**Instructions for the task**. Please turn the listing below into a two-column CSV with the header row text,answer, with one row per pair and every field in double quotes. Each text goes under text and its answer under answer, and any line breaks inside a field become spaces.

**Given information**.
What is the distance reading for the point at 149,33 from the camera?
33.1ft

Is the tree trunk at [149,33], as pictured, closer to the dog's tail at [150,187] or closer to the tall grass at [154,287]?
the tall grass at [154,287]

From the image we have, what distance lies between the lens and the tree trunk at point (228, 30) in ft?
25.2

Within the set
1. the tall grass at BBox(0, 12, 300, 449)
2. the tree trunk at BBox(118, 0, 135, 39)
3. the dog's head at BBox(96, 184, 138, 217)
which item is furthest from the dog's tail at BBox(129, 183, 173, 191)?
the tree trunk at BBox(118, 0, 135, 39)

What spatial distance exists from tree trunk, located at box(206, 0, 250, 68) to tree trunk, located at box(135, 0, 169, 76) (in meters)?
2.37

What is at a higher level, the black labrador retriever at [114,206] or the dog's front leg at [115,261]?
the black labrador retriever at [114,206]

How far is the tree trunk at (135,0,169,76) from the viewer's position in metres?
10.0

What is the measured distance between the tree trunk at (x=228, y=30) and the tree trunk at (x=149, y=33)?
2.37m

**Solution below**.
text,answer
"What is the distance reading for the point at 149,33 from the camera?","33.1ft"
"Is the tree trunk at [149,33], as pictured, closer to the dog's tail at [150,187] or closer to the tall grass at [154,287]?","the tall grass at [154,287]"
"From the image we have, what distance lies between the lens and the tree trunk at point (228, 30) in ft?","25.2"
"Within the set 1. the tall grass at BBox(0, 12, 300, 449) 2. the tree trunk at BBox(118, 0, 135, 39) 3. the dog's head at BBox(96, 184, 138, 217) which item is furthest from the dog's tail at BBox(129, 183, 173, 191)?","the tree trunk at BBox(118, 0, 135, 39)"
"What spatial distance exists from tree trunk, located at box(206, 0, 250, 68) to tree trunk, located at box(135, 0, 169, 76) (in meters)?","2.37"
"What is at a higher level, the black labrador retriever at [114,206] or the dog's front leg at [115,261]?","the black labrador retriever at [114,206]"
"How far is the tree trunk at (135,0,169,76) from the viewer's position in metres?","10.0"
"What is the measured distance between the tree trunk at (x=228, y=30) and the tree trunk at (x=149, y=33)?","2.37m"